The thing is, I was already a successful journalist and writer. I interviewed some pretty cool folks, back in the day, and managed a scoop or two. I had hundreds of news reports and features published in newspapers around the world, and I had done both Web and magazine work. Heck, I wrote a non-fiction book on small business technology in 2002. But fiction, to my mind, was different in a kind of scary way. I could write non-fiction, sure, but the materials were already right there. Creating an actual story out of whole cloth was just too daunting.
Yet there were still ideas for plot and character that stuck with me, even as the idea of a role-playing game fell by the wayside. Years later, with more experience under my belt and perhaps a hint of maturity, I began to wonder whether I could actually write a novel. The question was how. I had no formal fiction writing training. I was rather fuzzy about concepts like character development, narrative arc, whatever. I’ll admit to even Googling some of the finer points.
But there was one thing I knew how to do: ask questions. It put food on the table for nearly 20 years, after all. So I took those basic journalistic questions — who, what, when, where, why, how — and started applying them to the vague ideas I had about a novel.

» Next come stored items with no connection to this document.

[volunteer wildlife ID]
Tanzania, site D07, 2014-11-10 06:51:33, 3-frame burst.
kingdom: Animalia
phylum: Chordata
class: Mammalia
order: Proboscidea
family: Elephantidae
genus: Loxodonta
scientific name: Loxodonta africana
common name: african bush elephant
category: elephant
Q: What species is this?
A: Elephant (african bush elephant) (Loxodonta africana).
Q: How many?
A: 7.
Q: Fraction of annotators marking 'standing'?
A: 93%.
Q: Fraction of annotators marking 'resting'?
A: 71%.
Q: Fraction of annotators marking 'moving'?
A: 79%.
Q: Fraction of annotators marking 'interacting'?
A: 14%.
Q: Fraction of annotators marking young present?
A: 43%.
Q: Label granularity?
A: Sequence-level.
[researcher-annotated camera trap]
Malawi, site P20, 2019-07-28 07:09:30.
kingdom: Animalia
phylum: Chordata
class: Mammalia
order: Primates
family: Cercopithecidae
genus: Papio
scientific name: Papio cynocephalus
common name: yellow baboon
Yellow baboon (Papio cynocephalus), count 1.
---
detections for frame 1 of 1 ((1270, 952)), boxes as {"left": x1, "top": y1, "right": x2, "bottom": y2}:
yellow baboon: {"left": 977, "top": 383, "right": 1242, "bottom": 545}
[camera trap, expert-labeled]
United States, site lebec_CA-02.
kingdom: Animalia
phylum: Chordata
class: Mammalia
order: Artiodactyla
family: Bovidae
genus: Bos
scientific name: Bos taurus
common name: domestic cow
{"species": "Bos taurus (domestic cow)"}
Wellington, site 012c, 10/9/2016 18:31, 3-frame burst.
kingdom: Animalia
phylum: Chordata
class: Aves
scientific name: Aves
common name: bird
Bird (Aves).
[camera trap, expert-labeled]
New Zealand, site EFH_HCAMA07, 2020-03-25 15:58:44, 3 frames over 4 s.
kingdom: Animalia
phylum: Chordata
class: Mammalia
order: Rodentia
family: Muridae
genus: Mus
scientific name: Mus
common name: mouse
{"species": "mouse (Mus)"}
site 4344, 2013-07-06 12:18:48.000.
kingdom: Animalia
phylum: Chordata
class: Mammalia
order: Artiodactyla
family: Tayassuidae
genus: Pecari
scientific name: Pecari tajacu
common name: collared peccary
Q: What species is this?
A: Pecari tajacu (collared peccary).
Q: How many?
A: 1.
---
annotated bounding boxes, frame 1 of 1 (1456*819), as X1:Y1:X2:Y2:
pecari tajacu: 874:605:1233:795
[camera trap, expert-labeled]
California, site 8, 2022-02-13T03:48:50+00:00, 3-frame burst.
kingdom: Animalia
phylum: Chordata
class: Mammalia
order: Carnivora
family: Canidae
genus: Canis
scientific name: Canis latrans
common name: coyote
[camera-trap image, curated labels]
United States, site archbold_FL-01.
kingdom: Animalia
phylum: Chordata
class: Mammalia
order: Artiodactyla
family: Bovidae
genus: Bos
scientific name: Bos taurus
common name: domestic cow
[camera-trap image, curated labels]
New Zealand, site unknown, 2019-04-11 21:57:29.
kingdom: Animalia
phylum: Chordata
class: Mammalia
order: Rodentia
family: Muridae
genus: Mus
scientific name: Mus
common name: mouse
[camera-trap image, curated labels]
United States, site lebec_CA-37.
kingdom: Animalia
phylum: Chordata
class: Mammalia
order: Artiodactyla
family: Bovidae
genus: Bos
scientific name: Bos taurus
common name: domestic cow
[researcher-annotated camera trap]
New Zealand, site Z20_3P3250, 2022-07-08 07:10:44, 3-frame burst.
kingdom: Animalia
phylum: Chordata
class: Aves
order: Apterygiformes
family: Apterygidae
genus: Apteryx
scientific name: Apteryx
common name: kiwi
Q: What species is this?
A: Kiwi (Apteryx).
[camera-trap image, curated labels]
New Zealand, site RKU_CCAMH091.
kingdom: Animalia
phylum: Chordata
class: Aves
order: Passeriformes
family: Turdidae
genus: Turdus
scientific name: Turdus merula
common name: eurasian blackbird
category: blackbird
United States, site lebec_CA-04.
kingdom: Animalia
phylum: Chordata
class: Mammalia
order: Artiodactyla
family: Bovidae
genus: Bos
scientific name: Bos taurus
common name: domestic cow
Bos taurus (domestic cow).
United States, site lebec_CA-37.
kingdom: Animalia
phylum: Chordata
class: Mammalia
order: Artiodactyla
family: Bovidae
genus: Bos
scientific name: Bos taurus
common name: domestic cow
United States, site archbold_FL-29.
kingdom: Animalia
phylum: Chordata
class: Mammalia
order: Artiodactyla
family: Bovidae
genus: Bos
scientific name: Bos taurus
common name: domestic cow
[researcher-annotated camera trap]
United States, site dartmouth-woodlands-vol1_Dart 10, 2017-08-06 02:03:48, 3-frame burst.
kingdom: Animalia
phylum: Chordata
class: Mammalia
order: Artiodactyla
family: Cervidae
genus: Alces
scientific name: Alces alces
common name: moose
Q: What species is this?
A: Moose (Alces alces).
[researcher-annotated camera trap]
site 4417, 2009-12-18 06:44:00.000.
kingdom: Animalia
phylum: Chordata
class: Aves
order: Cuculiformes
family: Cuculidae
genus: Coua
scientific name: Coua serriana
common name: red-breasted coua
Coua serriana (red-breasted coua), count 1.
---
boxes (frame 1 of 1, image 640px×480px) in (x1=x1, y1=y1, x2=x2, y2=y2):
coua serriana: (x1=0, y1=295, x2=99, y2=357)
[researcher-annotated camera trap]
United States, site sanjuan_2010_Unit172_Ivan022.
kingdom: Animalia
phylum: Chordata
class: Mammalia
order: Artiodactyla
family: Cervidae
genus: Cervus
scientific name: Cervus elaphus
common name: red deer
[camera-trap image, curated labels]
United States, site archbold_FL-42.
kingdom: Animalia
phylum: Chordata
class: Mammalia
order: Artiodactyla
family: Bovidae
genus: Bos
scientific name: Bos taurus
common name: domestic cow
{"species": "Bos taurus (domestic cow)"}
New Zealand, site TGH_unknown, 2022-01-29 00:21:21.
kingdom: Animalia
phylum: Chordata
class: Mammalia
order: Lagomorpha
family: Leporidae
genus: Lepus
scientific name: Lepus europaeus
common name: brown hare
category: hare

And it worked. Who’s aiding the super-evil antagonist? How do frigates keep air and gravity in space? Where would you go to obtain the alchemical essence of Jupiter itself? Why would someone want to try mining on Mars? When should things really hit the fan, and to what degree? Each answer begat more questions, more ideas. It was a massive positive feedback loop.
Call it the journalistic method of writing fiction. From the basic “elevator pitch” through the details of each scene, I’ve repeated those questions over and over. It’s forced discipline on me as a writer, and a certain rigor and continuity in the novel’s plot, characters and setting.
Not bad for an old wire service hack, I suppose.